Принято думать, что всероссийская слава Игоря Северянина пошла со знаменитой обмолвки Толстого о ничтожестве русской поэзии. Действительно, в подтверждение своего мнения Толстой процитировал северянинское: «Вонзите штопор в упругость пробки, и взоры женщин не будут робки». Действительно, благодаря этому имя будущего (увы, недолговечного) кумира эстрад и редакций промелькнуло на страницах газет (до сих пор оно было лишь уделом почтовых ящиков: «к сожалению, не подошло»). Но настоящая слава пришла позже. И пришла она, в сущности, вполне «легально»: Игорем Северяниным заинтересовались Сологуб, позднее Брюсов и «лансировали» его.

Была весна 1911 года. Мне было семнадцать лет. Я напечатал в двух-трех журналах несколько стихотворений, завел уже литературные знакомства с Кузминым, Городецким, Блоком, был полон литературой и стихами.

Имени Северянина я до тех пор не слышал. Но, роясь однажды на «поэтическом» столике у Вольфа, я раскрыл брошюру страниц в шестнадцать (названия уже не помню), имевшую сложный подзаголовок: такая-то тетрадь, такого-то выпуска, такого-то тома.
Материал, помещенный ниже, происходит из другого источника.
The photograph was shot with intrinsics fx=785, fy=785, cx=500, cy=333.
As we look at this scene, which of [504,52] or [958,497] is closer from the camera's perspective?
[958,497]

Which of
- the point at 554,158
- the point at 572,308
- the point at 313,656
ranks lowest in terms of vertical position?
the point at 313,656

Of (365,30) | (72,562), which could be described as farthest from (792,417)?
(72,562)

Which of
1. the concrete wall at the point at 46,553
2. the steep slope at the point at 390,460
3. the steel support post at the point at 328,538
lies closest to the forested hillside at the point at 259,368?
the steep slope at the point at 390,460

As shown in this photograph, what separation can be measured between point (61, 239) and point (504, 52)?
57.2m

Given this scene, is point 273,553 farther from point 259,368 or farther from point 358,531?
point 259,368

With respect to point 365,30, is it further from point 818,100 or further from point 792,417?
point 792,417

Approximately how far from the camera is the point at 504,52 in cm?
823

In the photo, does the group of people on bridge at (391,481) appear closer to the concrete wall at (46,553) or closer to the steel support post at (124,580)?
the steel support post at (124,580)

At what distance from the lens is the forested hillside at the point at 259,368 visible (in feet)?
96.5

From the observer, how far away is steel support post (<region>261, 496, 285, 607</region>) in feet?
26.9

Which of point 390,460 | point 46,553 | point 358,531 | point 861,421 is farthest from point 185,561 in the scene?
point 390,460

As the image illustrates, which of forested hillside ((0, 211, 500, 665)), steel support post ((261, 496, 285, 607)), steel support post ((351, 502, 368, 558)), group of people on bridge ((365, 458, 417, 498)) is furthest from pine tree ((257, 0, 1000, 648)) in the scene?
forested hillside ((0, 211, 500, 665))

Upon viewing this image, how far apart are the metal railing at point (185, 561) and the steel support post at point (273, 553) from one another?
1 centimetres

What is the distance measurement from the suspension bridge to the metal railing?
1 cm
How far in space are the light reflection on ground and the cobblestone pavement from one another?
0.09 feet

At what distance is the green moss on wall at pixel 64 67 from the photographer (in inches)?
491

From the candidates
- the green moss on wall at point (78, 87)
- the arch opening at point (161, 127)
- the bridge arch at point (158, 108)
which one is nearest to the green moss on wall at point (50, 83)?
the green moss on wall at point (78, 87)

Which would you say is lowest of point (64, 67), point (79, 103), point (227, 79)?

На задней стороне обложки было перечислено содержание всех томов и тетрадей, приготовленных к печати, – что-то очень много. А также объявлялось, что Игорь Северянин, Подьяческая, дом такой-то, принимает молодых поэтов и поэтесс – по четвергам, издателей – по средам, поклонниц – по вторникам, и т. д. Все дни недели были распределены и часы точно указаны, как в лечебнице. Я прочел несколько стихотворений. Они меня «пронзили». Их безвкусие, конечно, било в глаза, даже такие неискушенные, как мои (только месяц назад мне внушили, что Дм. Цензором не следует восхищаться). Но, повторяю, – они пронзили. Чем, не знаю. Тем же, вероятно, чем через год и, кажется, так же случайно, – Сологуба.